Whenever a line of the material contains the string "site", it should be copied.
┄┄┄┄┄┄
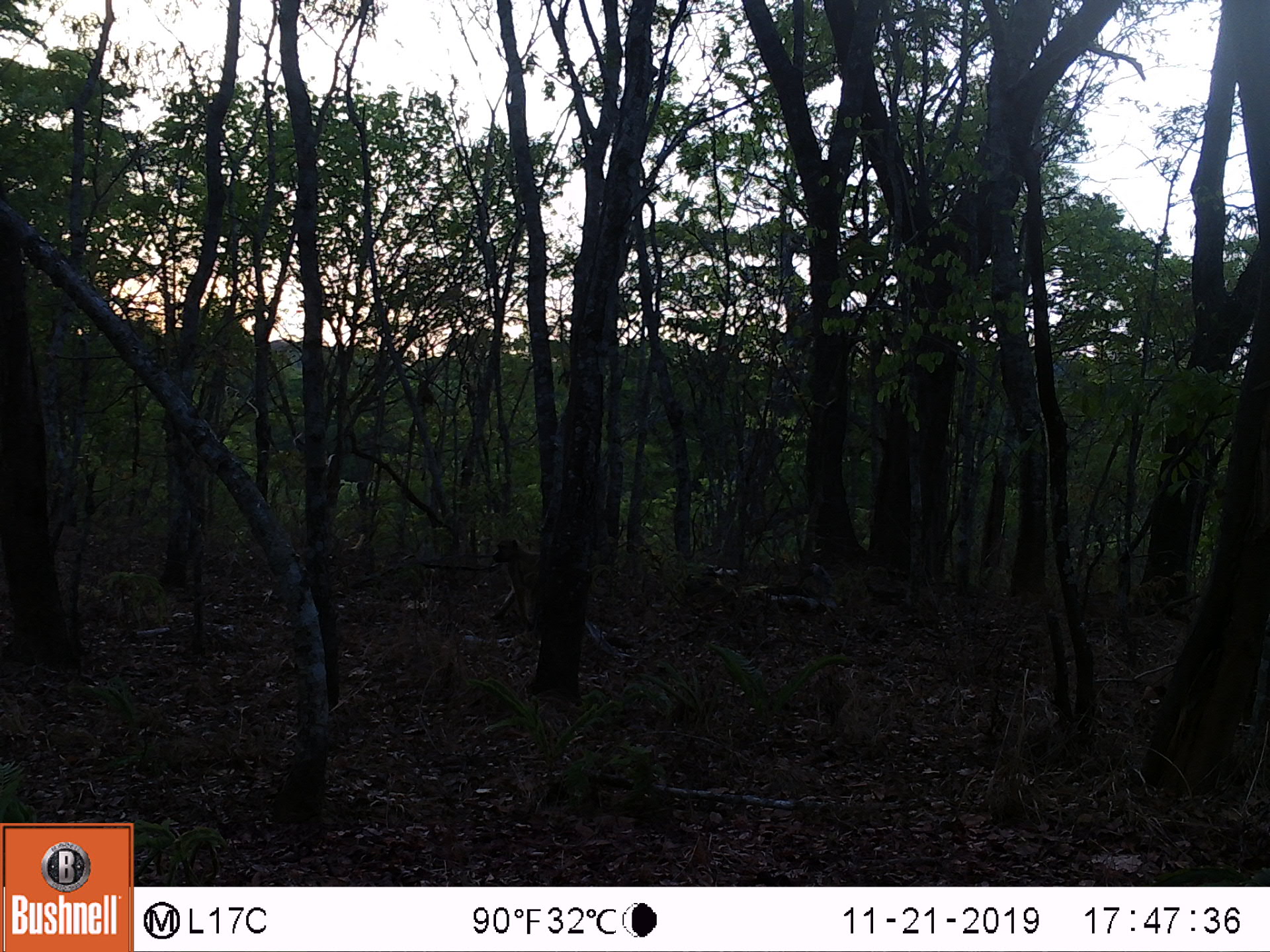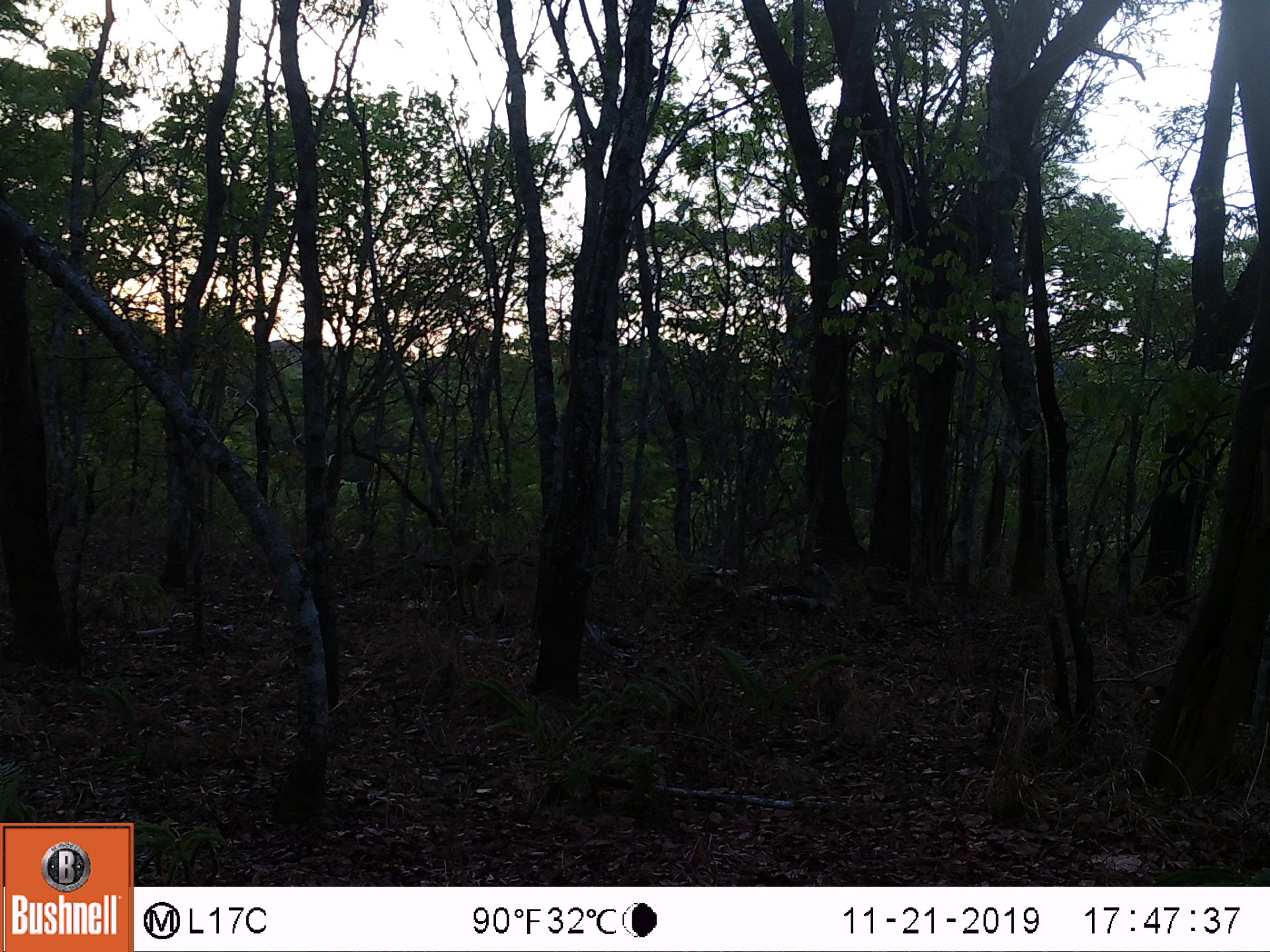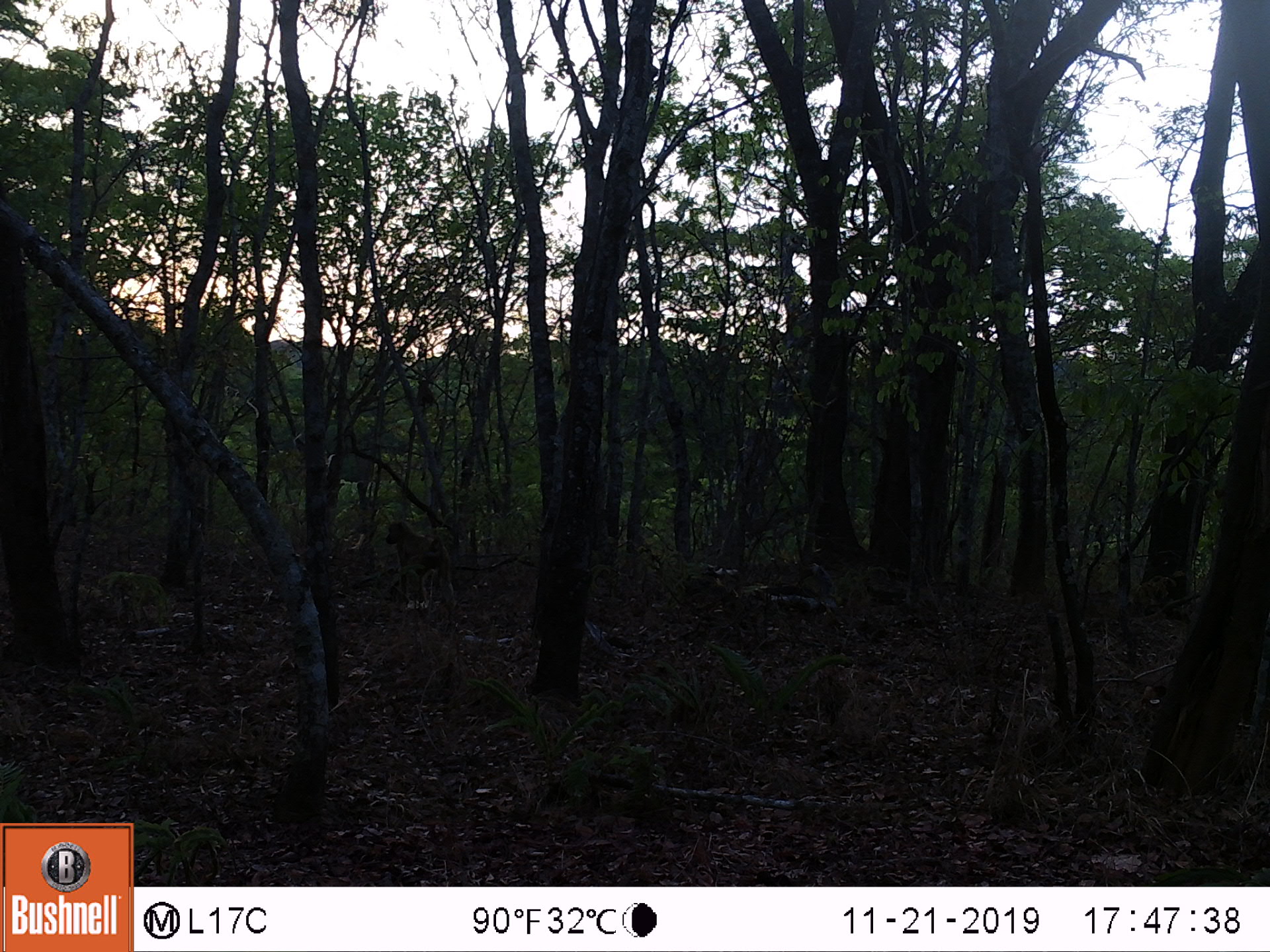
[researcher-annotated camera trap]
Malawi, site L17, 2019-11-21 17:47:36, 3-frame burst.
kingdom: Animalia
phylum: Chordata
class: Mammalia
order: Primates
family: Cercopithecidae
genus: Papio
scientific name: Papio cynocephalus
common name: yellow baboon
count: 3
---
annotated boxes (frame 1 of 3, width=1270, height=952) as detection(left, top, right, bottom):
yellow baboon: detection(480, 535, 541, 636); detection(1125, 560, 1202, 624); detection(410, 377, 443, 416)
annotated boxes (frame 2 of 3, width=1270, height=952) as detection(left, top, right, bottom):
yellow baboon: detection(447, 520, 511, 627); detection(1130, 570, 1197, 617); detection(406, 380, 448, 422)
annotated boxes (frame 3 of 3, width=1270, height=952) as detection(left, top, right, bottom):
yellow baboon: detection(379, 518, 460, 619); detection(1138, 570, 1201, 619); detection(413, 370, 443, 436)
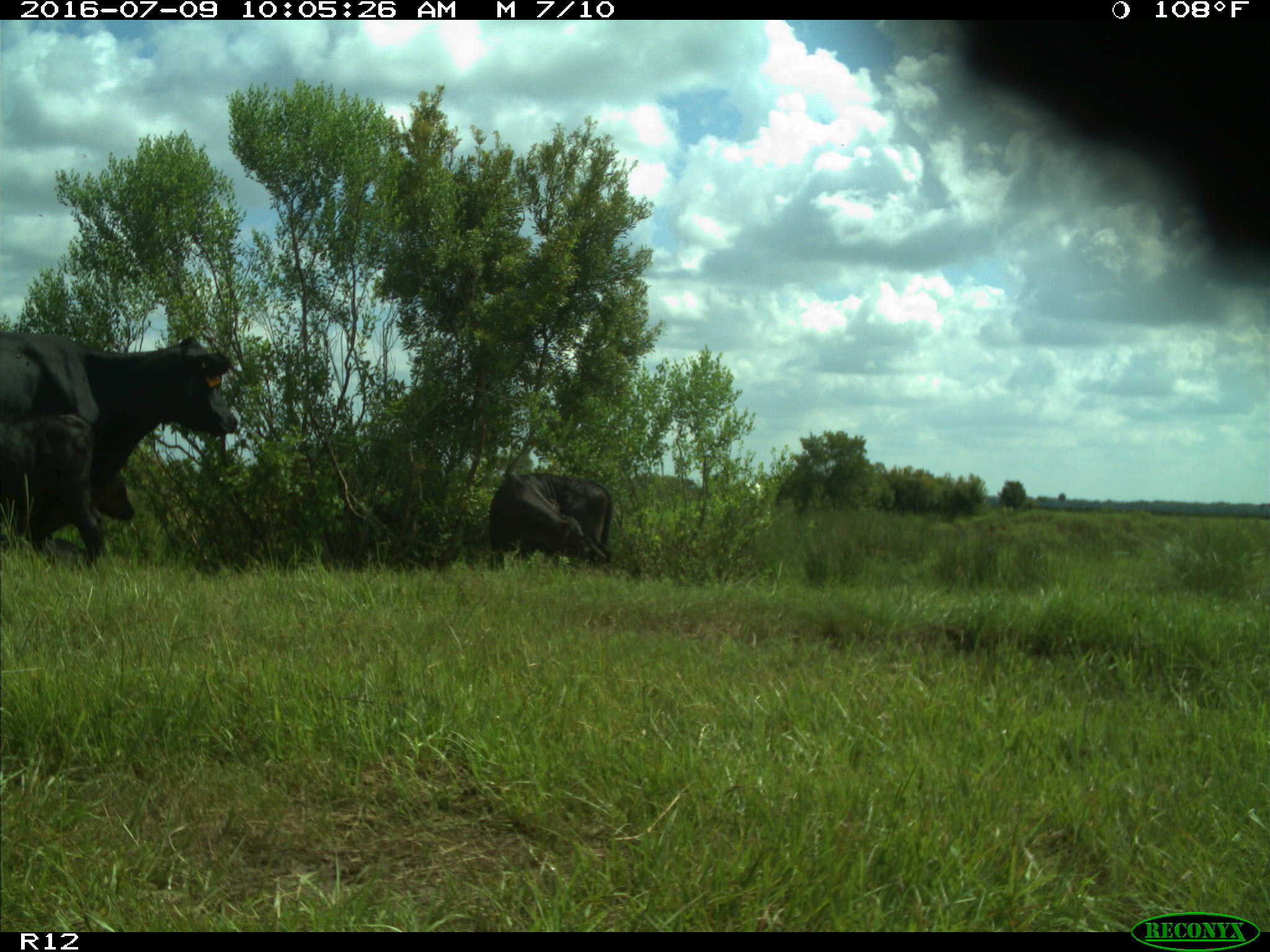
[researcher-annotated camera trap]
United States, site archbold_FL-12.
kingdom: Animalia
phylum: Chordata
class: Mammalia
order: Artiodactyla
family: Bovidae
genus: Bos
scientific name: Bos taurus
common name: domestic cow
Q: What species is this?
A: Bos taurus (domestic cow).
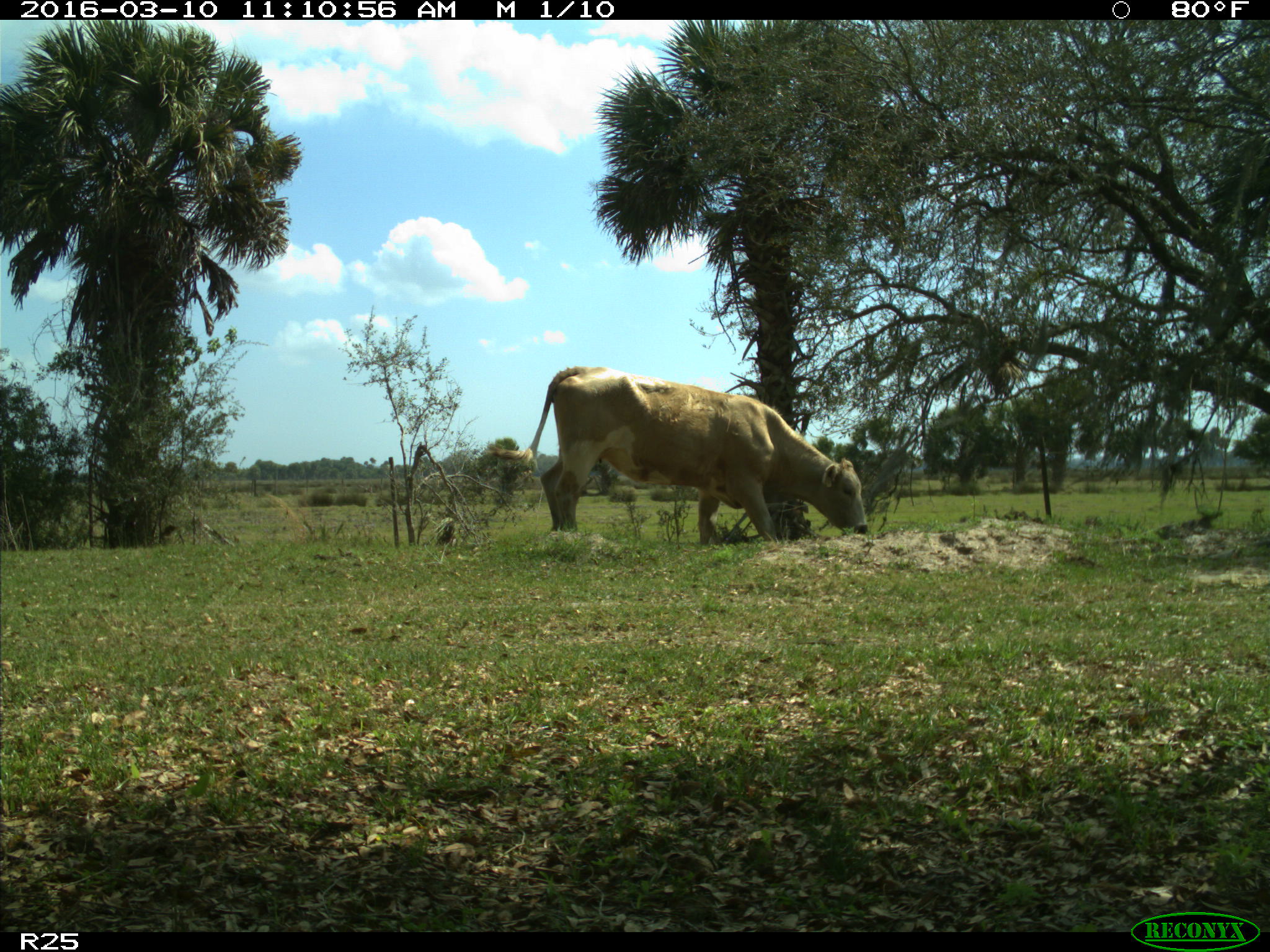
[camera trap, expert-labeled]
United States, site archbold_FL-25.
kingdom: Animalia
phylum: Chordata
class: Mammalia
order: Artiodactyla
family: Bovidae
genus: Bos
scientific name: Bos taurus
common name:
┄┄┄┄┄┄
=== The answer ===
Malawi, site L17, 2019-11-21 17:47:36, 3-frame burst.
United States, site archbold_FL-12.
United States, site archbold_FL-25.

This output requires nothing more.